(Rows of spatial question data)
--
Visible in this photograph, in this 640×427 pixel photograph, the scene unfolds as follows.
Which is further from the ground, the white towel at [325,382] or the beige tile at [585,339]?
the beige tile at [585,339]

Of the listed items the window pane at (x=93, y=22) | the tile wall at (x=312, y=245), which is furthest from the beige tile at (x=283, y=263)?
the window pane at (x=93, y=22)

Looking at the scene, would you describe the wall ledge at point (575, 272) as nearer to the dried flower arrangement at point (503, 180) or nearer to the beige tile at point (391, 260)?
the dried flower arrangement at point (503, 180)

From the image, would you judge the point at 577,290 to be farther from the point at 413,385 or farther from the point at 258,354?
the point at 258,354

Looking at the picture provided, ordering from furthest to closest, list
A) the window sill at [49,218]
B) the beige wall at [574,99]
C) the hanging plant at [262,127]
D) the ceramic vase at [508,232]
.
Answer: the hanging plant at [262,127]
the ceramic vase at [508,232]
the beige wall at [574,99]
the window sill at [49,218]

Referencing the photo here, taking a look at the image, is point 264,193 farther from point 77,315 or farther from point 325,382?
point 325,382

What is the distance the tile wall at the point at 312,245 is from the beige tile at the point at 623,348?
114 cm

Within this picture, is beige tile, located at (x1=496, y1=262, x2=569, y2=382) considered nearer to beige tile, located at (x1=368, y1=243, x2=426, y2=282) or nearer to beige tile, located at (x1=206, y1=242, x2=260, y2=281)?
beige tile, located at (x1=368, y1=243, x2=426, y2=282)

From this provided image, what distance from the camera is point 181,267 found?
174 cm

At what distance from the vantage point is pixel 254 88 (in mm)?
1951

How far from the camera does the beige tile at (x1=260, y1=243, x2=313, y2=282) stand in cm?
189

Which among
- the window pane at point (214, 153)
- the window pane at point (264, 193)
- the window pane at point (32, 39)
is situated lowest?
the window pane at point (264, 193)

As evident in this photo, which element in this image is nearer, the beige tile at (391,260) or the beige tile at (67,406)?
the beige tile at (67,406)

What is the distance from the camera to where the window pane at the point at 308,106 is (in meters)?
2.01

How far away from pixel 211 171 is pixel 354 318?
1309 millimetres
--
EXERCISE ▸ Render the part of the listing above that begins with the line containing "Within this picture, is" and runs through the end of the listing as a Markdown table, with columns named Row and Line. Give each non-blank line its own row, numbered in order.

SOLUTION TO THIS TASK ▸
| Row | Line |
|---|---|
| 1 | Within this picture, is beige tile, located at (x1=496, y1=262, x2=569, y2=382) considered nearer to beige tile, located at (x1=368, y1=243, x2=426, y2=282) or nearer to beige tile, located at (x1=206, y1=242, x2=260, y2=281)? |
| 2 | beige tile, located at (x1=368, y1=243, x2=426, y2=282) |
| 3 | From this provided image, what distance from the camera is point 181,267 found? |
| 4 | 174 cm |
| 5 | At what distance from the vantage point is pixel 254 88 (in mm)? |
| 6 | 1951 |
| 7 | How far from the camera does the beige tile at (x1=260, y1=243, x2=313, y2=282) stand in cm? |
| 8 | 189 |
| 9 | Which among |
| 10 | - the window pane at point (214, 153) |
| 11 | - the window pane at point (264, 193) |
| 12 | - the window pane at point (32, 39) |
| 13 | is situated lowest? |
| 14 | the window pane at point (264, 193) |
| 15 | As evident in this photo, which element in this image is nearer, the beige tile at (391,260) or the beige tile at (67,406)? |
| 16 | the beige tile at (67,406) |
| 17 | What is the distance from the camera to where the window pane at the point at 308,106 is (in meters)? |
| 18 | 2.01 |
| 19 | How far away from pixel 211 171 is pixel 354 318? |
| 20 | 1309 millimetres |